### SELECTED EXCERPT

:::

# My Newest Frakensteined Mod



## d44ve (Jun 7, 2007)

What do you get when you cross a Swiftech MCRES-1000 Reservior, 2 DDC1 Pumps and a Electronic & Visual Flow meter??


----------



## pt (Jun 7, 2007)

a big
WTF!

kidding appart, seems nice, maybe paint the reservoir and the flow meter with uv reactive paint


----------



## spud107 (Jun 7, 2007)

looks pretty good, infact better than good lol, whens it gonna be up n running?


----------



## pbmaster (Jun 7, 2007)

So what do you plan on using this for?(don't say cooling something lol)


----------



## d44ve (Jun 7, 2007)

It depends.... I am working on buying a Lian Li case, so I might wait.

Otherwise, it will be going into my Antec 900.

ANyone interested in the 900 if I buy the Lian Li?


----------



## d44ve (Jun 7, 2007)

pbmaster said:


> So what do you plan on using this for?(don't say cooling something lol)




Well, it is going to be for cooling something 

It will be pushing either a Triple Rad or (2) 2x120mm radiators. Cooling my 8800 and my e6600 with a Maze4 block and a 245watt Peltier.

and MAYBE my NB


----------



## zekrahminator (Jun 7, 2007)

What exactly does it do?


----------



## d44ve (Jun 7, 2007)

zekrahminator said:


> What exactly does it do?



It puts my reservior, two pumps and a flow meter all in a drive bay.


----------



## Namslas90 (Jun 8, 2007)

Gotta give you "props" for that.  It's a nice piece of workmanship.  Hope it gives you the cooling performance you need, it should, but only by testing it will you find out.  Post some updates and results when you get done.   More proof that you also need to be a good mechanic, not just good at computers.


----------



## d44ve (Jun 8, 2007)

Namslas90 said:


> Gotta give you "props" for that.  It's a nice piece of workmanship.  Hope it gives you the cooling performance you need, it should, but only by testing it will you find out.  Post some updates and results when you get done.   More proof that you also need to be a good mechanic, not just good at computers.




Thanks! The flow meter is electronic and I will be able to get a correct flow rate, so I plan on testing it with just one pump and two.

I also have in the works a aplhacool laing DDC top, and I plan on testing that to get real world results... not just what the "specs" say


----------



## d44ve (Jun 8, 2007)

Here is some before and during pictures :


----------



## spud107 (Jun 8, 2007)

id probably use it as a bong . .


----------



## d44ve (Jun 8, 2007)

spud107 said:


> id probably use it as a bong . .



You must have some good "sucking" action to be able to pull through two pumps and the flow meter


----------



## ex_reven (Jun 8, 2007)

d44ve said:


> Thanks! The flow meter is electronic and I will be able to get a correct flow rate, so I plan on testing it with just one pump and two.

:::

### DATA EXTRACT

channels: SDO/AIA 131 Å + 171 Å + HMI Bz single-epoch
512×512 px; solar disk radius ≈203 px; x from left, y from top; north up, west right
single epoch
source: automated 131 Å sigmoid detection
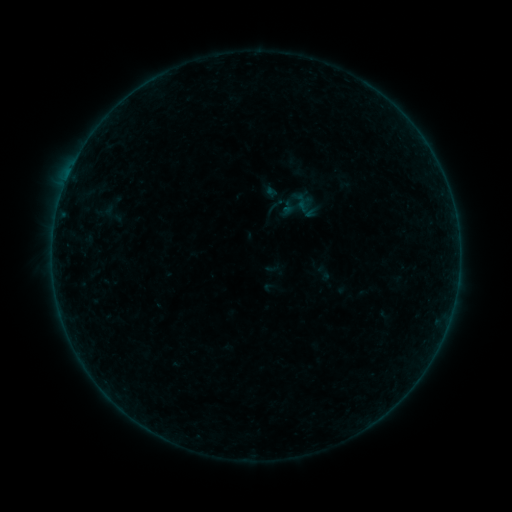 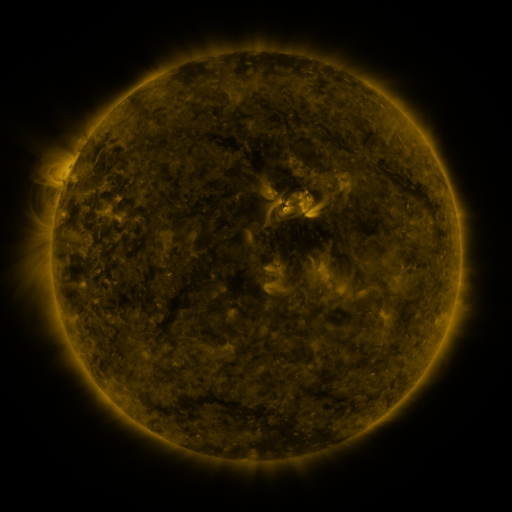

:::

### COMPLETE THE FOLLOWING
A) In the mod thread, which case will the setup go into if the Lian Li case is not bought?
B) State whether each statement below agrees with the mod thread. For each, answer yes or no and quote the words from the thread that decide it.
(i) The mod fits the reservoir, two pumps and a flow meter into a drive bay.
(ii) The flow meter is purely visual and cannot give an electronic reading.
(iii) The pumps will push only a single 2x120mm radiator.

### SOLUTIONS TO THE PROBLEMS
A) The Antec 900.

B)
(i) Yes: "It puts my reservior, two pumps and a flow meter all in a drive bay."
(ii) No: "The flow meter is electronic and I will be able to get a correct flow rate"
(iii) No: "It will be pushing either a Triple Rad or (2) 2x120mm radiators."